DDD: Entity and its identifier

DDD: Entity and its identifier - java

I have an entity in my system, which naturally needs an identifier so that it can be uniquely identified. Assuming the database is used for generating the identifier with Hibernate, using the native strategy, then obviously the application code is free of this responsibility of assigning identifiers.
Now, can an instance of that entity be considered valid before it is persisted and gets its identifier?
Or should I use some other strategy to assign my entities their identifiers so that it gets its identifier when its constructor is called?

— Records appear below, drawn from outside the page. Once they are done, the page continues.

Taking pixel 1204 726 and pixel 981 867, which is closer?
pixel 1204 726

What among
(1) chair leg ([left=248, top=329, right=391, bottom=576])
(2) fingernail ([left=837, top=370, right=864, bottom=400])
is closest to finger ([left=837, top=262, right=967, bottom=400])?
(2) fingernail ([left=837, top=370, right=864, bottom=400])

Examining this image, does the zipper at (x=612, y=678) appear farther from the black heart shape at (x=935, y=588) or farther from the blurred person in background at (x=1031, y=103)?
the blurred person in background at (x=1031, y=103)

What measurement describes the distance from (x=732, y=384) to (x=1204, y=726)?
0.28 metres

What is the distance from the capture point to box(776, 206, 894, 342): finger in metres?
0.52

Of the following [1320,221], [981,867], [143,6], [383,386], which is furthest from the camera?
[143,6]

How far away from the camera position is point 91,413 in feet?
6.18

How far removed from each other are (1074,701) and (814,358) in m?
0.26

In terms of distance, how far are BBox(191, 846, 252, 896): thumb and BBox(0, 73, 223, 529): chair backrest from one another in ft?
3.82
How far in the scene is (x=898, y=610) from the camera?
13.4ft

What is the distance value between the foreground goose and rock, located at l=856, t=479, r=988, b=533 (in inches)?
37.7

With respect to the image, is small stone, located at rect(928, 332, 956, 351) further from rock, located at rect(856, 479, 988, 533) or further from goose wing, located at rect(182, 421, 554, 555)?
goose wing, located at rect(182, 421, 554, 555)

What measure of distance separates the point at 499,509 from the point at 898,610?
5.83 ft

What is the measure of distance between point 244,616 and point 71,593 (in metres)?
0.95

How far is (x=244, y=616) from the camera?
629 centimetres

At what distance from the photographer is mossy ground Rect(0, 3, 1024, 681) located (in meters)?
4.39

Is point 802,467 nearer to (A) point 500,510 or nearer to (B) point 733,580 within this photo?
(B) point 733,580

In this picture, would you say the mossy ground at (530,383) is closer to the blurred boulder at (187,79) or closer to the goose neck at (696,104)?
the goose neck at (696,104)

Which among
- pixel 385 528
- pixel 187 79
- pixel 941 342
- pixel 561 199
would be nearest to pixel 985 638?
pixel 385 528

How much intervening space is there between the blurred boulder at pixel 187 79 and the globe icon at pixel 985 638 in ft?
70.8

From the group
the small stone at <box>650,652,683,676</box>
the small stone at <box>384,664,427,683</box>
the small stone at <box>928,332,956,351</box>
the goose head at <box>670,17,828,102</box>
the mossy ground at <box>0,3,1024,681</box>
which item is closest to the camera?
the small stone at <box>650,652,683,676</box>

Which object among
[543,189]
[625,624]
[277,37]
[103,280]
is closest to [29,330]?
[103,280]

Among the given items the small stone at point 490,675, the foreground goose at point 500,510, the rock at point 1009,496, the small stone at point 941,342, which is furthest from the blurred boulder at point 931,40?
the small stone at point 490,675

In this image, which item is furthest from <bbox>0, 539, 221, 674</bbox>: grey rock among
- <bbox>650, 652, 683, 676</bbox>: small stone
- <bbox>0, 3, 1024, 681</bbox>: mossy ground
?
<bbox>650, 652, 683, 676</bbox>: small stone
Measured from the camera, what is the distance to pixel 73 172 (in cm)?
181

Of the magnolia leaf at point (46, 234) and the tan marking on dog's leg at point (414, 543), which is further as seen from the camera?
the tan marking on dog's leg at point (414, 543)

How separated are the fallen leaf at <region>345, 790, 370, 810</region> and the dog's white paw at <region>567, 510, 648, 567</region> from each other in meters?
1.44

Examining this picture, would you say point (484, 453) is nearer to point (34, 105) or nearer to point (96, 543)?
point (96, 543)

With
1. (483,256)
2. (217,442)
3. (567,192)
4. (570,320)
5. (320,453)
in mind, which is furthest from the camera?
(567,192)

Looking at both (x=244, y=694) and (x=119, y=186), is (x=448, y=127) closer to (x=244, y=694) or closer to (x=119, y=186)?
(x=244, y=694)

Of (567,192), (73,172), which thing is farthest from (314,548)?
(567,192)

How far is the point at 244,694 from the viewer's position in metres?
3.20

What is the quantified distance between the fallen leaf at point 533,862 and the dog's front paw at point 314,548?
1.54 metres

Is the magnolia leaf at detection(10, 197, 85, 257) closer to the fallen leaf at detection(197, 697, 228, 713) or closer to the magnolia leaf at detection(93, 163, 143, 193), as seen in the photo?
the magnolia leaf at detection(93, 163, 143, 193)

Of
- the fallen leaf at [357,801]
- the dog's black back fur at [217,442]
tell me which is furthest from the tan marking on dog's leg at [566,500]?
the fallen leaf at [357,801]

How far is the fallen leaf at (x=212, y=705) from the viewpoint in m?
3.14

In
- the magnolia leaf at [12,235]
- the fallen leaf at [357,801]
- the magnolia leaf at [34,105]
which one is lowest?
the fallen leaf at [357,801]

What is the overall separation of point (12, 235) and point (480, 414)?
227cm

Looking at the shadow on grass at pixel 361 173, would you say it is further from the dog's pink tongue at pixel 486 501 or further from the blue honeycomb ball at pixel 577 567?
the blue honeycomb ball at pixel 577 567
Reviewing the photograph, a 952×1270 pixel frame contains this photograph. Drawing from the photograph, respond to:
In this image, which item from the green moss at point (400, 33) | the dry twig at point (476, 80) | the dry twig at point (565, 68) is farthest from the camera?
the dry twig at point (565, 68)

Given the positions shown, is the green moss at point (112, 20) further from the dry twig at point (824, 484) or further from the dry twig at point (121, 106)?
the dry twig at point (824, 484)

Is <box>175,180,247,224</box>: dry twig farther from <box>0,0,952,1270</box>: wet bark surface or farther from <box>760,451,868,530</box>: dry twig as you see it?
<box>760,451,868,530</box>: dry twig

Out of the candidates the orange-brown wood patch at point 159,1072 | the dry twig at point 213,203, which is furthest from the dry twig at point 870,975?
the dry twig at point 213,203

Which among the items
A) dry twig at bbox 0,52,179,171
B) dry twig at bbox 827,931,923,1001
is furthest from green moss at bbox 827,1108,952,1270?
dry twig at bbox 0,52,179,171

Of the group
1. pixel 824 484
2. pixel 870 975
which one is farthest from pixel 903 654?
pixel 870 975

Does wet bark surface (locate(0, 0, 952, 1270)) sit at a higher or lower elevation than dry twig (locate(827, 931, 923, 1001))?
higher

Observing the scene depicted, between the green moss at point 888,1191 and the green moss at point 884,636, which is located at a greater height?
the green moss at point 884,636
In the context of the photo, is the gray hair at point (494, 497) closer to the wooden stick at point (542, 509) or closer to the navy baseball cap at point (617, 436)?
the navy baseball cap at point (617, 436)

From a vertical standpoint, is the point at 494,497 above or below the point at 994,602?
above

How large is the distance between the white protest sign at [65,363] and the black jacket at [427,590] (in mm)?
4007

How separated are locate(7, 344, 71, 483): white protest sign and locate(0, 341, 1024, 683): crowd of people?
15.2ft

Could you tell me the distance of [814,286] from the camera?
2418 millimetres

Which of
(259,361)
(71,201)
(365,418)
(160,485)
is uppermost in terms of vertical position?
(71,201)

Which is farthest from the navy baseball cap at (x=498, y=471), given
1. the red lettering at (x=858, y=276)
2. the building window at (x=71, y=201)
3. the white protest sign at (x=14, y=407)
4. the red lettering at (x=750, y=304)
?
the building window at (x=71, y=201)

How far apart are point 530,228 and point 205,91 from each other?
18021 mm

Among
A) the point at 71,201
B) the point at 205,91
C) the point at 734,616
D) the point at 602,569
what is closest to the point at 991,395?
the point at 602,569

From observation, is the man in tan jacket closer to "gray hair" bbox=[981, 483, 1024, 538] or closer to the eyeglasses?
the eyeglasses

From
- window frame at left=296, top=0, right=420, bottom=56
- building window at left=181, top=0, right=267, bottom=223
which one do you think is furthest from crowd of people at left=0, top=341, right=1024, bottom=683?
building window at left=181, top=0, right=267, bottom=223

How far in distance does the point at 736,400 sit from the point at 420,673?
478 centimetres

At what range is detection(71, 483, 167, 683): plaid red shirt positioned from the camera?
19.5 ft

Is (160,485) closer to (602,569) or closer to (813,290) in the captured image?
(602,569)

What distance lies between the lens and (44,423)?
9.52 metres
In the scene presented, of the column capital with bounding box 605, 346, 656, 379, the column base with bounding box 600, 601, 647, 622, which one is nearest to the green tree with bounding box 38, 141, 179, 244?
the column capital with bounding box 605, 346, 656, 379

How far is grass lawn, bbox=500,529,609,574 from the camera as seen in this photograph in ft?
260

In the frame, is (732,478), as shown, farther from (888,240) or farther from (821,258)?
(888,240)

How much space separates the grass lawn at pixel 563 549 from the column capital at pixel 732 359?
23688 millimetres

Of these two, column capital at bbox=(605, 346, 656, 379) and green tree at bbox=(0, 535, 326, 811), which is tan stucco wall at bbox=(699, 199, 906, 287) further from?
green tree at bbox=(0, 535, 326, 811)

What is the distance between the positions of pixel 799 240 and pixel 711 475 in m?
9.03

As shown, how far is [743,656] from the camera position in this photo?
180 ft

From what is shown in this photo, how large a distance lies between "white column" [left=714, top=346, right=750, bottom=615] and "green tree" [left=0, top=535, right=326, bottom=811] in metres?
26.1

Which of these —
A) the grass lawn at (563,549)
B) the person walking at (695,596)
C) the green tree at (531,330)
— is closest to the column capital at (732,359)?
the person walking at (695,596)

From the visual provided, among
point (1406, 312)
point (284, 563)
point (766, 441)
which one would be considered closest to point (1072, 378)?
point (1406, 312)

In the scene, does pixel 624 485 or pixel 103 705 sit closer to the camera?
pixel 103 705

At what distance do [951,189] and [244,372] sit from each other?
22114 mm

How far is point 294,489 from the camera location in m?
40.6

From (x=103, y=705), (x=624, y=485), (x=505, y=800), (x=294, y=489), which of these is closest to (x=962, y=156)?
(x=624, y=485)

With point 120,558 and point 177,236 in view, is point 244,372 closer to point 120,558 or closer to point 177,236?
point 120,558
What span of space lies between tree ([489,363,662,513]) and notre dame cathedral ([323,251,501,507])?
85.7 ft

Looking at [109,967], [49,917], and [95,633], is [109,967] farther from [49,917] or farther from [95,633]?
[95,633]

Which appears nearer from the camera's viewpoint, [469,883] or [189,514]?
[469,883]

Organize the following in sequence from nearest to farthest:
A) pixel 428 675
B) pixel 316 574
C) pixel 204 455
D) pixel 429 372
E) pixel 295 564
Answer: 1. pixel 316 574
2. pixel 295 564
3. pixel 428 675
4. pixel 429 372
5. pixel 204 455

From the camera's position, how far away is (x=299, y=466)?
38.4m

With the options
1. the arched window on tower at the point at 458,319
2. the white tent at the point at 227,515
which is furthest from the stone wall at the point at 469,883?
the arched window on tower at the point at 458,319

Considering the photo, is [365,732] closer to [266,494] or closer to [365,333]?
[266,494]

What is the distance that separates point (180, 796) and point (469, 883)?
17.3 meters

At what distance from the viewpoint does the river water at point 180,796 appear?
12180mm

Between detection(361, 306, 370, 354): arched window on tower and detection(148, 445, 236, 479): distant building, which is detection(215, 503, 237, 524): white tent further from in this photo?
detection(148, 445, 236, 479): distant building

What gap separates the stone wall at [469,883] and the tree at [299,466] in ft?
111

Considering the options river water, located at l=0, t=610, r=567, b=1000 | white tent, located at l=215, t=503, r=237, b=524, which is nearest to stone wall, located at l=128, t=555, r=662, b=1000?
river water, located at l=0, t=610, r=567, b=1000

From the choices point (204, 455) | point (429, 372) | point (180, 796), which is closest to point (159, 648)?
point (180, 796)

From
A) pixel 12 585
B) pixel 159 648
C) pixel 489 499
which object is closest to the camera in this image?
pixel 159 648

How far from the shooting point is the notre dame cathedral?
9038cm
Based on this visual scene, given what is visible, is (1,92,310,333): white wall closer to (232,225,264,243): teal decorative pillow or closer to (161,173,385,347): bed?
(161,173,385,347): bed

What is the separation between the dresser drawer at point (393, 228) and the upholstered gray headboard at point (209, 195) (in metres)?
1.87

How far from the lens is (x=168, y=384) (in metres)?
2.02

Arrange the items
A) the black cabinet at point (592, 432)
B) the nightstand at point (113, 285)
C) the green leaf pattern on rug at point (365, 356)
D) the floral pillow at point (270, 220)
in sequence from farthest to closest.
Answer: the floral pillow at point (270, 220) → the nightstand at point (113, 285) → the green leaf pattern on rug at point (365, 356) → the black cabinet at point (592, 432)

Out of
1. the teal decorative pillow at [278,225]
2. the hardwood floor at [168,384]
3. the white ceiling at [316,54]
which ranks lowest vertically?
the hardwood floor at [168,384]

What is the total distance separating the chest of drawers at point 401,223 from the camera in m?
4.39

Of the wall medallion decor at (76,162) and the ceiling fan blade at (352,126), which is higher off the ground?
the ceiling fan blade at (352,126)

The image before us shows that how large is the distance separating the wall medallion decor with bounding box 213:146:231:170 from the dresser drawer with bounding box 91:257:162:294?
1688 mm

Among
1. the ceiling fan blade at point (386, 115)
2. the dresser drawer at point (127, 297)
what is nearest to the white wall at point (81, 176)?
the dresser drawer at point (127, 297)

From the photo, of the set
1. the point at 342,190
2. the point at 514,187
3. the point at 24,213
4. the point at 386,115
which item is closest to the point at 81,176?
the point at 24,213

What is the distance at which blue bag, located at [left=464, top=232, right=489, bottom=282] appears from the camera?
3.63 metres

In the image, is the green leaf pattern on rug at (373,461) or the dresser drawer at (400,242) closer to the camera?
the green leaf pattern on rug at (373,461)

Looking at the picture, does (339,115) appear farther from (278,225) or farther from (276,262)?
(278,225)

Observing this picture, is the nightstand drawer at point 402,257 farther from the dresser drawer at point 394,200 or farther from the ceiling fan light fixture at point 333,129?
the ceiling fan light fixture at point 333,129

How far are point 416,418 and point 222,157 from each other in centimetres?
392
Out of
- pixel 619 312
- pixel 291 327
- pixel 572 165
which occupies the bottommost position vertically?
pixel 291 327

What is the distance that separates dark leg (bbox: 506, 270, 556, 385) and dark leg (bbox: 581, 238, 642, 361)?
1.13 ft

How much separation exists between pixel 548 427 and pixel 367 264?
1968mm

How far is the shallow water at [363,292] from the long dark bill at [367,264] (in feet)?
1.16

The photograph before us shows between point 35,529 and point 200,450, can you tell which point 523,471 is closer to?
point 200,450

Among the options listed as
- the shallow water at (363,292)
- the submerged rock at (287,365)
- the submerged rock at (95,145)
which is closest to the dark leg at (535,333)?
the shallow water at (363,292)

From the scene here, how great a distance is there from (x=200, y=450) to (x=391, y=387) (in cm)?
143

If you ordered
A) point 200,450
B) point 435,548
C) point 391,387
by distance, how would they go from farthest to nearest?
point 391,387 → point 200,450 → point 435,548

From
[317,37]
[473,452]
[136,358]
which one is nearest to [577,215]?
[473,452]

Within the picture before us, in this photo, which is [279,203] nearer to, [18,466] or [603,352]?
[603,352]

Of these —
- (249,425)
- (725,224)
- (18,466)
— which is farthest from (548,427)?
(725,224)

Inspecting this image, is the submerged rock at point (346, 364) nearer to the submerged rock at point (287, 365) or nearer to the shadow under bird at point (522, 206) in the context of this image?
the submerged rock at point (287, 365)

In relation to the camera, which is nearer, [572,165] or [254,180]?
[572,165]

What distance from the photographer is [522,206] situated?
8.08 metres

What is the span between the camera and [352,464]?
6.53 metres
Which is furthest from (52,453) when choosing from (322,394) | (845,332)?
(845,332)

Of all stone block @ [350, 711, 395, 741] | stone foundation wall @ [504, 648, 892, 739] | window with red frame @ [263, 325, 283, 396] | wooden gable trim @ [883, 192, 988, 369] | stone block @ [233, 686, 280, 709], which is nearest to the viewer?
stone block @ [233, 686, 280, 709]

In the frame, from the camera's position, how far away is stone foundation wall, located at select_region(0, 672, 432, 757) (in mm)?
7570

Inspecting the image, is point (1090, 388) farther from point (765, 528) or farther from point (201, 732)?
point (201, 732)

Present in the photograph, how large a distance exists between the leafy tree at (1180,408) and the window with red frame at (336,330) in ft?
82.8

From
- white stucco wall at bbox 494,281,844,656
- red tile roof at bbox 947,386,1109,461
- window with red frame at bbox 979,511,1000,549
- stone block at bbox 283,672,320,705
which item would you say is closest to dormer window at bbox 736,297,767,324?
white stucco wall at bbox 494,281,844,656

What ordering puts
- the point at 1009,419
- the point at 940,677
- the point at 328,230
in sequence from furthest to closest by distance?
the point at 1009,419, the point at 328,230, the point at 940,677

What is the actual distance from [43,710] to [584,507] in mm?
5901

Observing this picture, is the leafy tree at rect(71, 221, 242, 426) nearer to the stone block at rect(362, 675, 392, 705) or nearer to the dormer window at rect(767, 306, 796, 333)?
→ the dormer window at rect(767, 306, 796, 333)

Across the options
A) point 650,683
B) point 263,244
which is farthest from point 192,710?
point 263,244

That's an extensive topic, but here are two possibilities:
define your hashCode() and equals(..) contracts based on business keys. For example, for a User entity, this would be the username, rather than the auto-generated id. Thus you will be able to use the entity in collections before it is persisted
use UUID as a primary key, and handle the generation yourself. See this article by Jeff Atwood and this article demonstrating a way to use it with Hibernate
(Since you mention DDD and hibernate, take a look at this article of mine)

Related

Is it good practice to have #Id annotation under attributes like username or user email

What are the complications that might happen when you set #Id attributes for a filed other than id, for instance
#GeneratedValue(strategy=GenerationType.AUTO)
#Column(name="user_id")
private Integer user_id;
#Id
#Size(min=6,message="email is too short")
#Pattern(regexp = "^.+#.+\\..+$",message="invalid email")
#Column(name="user_email")
private String user_email;
In my user pojo class: if I'm not defining id annotation for user_id but instead for user_email will that create any complications in long run?

It is bad practice.
Emails may change, but primary keys (which is what #Id annotates) should never change. Usernames may change too, such as on this very site.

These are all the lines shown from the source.